あまりにも幸せそうに笑うから、それ以上何も言えなくなってしまった。
***
帰りにお土産を買おうとショップに立ち寄ったところ、化粧品コーナーがあった。
意外なことに、アリアナ・カラーのラインナップは少ない。
エミリアが好みそうな柔らかい色でラメが入っているもの、ケースがやたら夢見がちな乙女趣味のものが数多く取り揃えられていた。彼女が運営しているなら「そう」なるよな、と思うラインナップの数々。
ここ、帝都で一番かわいい化粧品のラインナップが多いんじゃないかな……。
エミリアにも相談しながら、口紅を吟味して一つ選んだ。
色もおしゃれで、ケースもかわいい。使うたびにテンションが上がること間違いなしの品だ。
これはモーリスにあげるんだ。
他のコーナーにはベンジャミンの映像記録であった陛下が目を閉じて黒髪になるシーンのポストカードが売ってあった。
エミリア、めちゃめちゃ分かってるじゃん……!!
陛下に見つからないうちに思わず買ってしまった。部屋に飾ろう。
ショップの中でもひときわ目立つコーナーがあった。本を販売しているらしく、「2083」と書かれた黒い表紙の分厚い本がピラミッド積みされていた。

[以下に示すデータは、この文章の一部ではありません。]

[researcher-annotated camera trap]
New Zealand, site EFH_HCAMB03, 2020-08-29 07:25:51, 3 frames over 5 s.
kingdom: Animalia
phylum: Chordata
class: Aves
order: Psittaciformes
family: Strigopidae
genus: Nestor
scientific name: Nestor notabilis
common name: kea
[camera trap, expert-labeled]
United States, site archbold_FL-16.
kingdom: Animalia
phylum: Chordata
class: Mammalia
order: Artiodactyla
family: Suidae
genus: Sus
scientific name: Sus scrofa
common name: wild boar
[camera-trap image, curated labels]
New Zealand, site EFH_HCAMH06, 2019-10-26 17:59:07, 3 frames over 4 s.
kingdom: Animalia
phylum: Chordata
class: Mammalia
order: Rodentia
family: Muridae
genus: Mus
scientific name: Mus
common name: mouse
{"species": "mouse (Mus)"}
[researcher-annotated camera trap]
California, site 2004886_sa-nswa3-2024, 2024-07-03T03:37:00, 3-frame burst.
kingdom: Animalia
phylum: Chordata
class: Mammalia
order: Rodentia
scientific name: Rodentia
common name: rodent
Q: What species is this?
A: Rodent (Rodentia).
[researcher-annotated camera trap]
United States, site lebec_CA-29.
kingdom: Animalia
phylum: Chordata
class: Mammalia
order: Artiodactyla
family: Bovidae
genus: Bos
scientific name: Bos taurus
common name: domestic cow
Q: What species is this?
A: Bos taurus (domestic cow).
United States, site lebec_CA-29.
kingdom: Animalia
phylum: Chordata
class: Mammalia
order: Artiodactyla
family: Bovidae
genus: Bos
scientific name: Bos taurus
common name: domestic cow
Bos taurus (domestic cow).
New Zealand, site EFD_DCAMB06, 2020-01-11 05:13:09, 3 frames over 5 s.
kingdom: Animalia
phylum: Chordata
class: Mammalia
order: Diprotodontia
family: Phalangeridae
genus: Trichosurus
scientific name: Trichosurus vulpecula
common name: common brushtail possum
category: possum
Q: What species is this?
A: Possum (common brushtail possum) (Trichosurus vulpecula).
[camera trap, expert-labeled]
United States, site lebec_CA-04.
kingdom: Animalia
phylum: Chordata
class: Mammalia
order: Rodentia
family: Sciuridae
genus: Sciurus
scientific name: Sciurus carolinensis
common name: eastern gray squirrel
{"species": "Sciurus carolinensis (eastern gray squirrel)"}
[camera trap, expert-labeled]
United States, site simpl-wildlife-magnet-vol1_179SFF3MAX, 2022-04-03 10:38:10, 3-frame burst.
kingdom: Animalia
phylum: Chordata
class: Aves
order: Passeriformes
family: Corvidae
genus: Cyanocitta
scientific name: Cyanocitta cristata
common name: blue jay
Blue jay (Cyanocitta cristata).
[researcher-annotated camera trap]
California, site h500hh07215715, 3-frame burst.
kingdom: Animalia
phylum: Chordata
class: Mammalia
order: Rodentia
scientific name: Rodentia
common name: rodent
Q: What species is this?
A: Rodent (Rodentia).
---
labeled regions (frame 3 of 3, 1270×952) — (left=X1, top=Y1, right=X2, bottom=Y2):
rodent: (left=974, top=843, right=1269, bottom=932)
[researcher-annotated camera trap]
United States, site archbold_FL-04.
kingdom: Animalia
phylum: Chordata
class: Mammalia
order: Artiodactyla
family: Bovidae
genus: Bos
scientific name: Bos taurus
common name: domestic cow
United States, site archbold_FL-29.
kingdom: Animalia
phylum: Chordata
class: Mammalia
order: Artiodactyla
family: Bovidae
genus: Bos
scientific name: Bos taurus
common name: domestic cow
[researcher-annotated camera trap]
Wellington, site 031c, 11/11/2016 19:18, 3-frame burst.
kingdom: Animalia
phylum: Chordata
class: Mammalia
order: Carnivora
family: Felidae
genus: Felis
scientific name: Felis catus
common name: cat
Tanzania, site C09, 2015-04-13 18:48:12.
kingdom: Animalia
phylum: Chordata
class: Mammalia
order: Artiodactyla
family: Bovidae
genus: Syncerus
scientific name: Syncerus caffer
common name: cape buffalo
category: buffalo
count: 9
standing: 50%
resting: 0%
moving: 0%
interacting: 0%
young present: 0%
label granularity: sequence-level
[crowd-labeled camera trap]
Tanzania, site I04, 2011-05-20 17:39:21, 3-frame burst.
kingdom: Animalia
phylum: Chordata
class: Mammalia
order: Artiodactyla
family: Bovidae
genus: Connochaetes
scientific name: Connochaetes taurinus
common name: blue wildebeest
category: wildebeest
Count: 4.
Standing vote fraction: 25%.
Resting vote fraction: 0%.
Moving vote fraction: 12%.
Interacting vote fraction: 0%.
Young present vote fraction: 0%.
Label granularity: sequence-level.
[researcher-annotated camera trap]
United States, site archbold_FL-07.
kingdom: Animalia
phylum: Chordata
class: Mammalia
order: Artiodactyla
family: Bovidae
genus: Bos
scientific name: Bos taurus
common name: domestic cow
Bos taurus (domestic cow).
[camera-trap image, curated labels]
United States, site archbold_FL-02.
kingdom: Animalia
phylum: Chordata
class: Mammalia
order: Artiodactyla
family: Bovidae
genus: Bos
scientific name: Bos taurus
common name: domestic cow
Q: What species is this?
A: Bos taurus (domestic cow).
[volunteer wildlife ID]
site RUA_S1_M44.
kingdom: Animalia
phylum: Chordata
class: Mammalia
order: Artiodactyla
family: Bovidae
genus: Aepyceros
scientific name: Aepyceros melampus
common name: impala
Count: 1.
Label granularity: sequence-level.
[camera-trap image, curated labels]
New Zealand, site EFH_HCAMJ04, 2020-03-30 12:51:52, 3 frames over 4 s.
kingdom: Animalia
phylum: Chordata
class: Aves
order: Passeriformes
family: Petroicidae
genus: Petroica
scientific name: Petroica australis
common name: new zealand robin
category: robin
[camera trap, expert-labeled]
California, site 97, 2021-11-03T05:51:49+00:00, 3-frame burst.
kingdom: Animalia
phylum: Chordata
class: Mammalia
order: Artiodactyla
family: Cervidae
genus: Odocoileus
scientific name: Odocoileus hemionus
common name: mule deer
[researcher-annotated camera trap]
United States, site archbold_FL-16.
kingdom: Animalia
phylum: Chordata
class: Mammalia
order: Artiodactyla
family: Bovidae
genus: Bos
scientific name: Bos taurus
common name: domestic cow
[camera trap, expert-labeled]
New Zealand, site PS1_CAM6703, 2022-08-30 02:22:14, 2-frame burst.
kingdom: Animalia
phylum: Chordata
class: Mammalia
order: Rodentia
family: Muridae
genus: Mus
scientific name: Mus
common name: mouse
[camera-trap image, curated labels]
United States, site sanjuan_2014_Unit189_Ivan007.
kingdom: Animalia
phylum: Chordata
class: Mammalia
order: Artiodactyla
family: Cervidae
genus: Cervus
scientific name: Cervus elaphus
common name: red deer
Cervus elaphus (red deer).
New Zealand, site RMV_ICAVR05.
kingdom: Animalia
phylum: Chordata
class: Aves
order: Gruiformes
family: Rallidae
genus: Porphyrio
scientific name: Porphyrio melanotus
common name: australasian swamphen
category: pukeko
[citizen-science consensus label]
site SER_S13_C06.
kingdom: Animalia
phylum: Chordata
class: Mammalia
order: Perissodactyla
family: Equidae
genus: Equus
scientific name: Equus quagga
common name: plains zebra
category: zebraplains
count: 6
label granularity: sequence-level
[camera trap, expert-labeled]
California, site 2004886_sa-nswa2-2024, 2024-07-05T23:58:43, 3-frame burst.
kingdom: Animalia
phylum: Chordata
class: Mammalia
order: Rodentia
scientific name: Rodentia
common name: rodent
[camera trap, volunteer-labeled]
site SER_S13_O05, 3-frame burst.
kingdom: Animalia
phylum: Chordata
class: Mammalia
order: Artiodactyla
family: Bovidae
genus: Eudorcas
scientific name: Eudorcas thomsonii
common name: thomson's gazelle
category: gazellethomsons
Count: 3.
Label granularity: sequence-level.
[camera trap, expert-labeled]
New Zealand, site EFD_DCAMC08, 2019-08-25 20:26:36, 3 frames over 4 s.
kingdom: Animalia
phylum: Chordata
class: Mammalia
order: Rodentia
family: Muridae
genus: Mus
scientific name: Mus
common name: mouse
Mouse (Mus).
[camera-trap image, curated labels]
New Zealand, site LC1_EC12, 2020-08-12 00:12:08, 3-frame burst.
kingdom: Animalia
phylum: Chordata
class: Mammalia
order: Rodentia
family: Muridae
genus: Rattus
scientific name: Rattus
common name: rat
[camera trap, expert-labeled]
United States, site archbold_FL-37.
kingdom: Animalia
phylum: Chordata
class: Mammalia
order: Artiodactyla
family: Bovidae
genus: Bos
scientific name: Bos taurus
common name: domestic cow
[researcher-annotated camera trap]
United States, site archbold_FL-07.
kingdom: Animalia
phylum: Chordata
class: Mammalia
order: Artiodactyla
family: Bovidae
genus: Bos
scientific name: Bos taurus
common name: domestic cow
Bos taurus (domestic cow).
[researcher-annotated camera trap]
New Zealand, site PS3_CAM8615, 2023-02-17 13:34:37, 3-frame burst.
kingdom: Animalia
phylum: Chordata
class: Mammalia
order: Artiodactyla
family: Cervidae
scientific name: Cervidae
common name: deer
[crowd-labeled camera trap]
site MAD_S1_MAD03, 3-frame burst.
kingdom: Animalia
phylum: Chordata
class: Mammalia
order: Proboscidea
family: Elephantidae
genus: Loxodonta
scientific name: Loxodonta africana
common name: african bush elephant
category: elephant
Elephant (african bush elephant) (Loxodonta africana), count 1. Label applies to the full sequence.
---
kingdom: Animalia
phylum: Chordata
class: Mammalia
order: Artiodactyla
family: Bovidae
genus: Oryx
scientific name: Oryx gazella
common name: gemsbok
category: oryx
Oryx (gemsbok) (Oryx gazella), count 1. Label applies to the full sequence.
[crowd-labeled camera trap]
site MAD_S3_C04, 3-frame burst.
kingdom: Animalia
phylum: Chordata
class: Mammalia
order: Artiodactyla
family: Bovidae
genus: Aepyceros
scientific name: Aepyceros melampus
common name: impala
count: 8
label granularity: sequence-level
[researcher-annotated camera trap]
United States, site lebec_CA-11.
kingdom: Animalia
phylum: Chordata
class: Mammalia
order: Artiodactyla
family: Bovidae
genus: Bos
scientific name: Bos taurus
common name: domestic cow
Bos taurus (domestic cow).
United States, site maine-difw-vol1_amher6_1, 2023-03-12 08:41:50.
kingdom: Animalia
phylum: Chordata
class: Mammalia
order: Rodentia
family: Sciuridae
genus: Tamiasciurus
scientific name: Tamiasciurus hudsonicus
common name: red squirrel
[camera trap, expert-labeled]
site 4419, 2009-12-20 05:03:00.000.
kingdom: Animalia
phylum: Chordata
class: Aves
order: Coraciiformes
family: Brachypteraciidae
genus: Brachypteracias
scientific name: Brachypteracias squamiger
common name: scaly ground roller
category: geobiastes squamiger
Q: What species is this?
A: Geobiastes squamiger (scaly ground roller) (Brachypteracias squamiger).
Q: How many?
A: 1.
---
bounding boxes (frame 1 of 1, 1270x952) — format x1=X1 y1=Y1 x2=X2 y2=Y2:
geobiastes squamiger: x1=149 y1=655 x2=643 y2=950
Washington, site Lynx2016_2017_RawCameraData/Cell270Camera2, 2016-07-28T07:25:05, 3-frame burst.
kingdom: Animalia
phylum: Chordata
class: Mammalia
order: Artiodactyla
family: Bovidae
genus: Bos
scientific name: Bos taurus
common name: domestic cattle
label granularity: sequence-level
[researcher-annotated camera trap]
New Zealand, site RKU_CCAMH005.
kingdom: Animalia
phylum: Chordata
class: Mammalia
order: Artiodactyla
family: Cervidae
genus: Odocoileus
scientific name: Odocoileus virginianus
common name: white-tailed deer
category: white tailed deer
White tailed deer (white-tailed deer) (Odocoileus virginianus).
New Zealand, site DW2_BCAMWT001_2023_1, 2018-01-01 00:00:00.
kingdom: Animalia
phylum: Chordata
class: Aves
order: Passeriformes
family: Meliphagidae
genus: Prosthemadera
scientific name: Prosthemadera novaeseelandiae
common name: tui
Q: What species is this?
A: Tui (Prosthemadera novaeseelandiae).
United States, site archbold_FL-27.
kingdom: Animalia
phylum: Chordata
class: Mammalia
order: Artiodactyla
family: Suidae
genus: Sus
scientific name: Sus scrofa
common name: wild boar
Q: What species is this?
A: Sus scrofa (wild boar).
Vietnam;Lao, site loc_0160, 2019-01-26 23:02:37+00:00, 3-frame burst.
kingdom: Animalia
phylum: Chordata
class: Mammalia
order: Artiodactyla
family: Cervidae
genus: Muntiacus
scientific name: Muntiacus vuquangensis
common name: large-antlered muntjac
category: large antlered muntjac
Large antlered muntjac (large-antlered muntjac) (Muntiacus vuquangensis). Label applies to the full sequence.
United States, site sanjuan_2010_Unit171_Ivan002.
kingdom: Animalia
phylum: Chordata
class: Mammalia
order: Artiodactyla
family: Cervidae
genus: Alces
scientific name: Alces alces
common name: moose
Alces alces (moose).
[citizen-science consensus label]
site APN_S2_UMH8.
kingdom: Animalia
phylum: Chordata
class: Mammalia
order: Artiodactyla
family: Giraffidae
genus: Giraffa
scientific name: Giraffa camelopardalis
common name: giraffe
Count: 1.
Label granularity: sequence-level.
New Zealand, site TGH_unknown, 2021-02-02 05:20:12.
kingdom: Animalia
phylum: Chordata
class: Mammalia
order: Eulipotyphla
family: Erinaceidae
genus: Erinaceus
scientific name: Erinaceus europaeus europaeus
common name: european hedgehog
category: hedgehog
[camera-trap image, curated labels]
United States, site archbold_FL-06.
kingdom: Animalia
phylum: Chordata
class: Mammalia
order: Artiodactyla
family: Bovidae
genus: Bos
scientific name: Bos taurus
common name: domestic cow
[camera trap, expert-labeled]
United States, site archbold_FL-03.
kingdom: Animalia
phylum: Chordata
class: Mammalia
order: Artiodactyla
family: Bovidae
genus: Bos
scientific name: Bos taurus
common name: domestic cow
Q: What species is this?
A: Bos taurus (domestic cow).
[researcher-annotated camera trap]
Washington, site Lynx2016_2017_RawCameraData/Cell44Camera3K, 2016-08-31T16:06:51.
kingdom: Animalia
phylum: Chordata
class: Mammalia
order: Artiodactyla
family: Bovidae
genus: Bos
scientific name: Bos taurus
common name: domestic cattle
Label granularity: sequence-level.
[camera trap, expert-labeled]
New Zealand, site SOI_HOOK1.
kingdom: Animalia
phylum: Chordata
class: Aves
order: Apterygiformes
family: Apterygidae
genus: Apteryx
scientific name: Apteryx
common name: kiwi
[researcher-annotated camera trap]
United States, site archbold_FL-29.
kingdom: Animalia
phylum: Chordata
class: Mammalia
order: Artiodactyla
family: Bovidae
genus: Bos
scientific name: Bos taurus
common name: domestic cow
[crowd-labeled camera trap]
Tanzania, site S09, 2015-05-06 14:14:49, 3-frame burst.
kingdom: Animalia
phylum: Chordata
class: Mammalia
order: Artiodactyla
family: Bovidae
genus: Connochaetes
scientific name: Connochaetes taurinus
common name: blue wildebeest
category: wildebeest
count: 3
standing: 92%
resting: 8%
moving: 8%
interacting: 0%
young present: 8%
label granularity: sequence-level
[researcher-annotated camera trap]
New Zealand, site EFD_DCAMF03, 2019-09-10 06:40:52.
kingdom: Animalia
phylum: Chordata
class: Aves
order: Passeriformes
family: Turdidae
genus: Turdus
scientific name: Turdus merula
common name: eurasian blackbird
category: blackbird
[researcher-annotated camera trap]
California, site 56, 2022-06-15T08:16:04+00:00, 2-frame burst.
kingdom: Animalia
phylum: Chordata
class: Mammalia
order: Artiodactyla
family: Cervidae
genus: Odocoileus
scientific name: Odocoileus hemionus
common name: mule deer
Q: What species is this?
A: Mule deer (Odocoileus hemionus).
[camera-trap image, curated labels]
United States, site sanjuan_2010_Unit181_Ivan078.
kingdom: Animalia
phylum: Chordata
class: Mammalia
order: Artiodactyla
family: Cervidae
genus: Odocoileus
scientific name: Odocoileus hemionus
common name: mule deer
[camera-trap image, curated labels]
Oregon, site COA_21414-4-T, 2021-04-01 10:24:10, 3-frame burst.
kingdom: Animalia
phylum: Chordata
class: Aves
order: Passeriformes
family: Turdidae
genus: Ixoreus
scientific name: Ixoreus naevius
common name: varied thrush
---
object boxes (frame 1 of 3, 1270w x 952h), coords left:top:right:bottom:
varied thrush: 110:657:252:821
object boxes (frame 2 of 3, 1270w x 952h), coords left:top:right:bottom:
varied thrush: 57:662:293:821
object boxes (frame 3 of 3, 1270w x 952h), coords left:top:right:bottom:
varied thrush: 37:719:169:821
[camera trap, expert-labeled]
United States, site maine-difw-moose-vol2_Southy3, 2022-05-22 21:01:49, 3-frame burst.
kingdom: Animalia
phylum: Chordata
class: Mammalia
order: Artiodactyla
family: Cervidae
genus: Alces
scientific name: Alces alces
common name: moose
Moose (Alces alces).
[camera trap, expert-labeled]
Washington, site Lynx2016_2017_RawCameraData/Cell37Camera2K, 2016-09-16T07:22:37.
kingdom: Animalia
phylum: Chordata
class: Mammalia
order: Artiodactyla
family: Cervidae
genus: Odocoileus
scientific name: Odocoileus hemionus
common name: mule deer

ポップには『2083――それは単なる年号ではない。個人的神話、あるいは感情の原風景』と書かれている。
なんだろう。近づいてみようとしたら、いつの間にか背後に居た陛下が私の肩を掴んだ。
「帰るよ」
「え、もうちょっと見た――」
ぎゅう、と音がするほど掴んだ肩に力を入れられる。
あっ、これ、「暴虐陛下」になってるな!
「はい! 帰りましょう!! すぐに!」
近所の本屋さんでも売ってるかな。あとで探してみよう。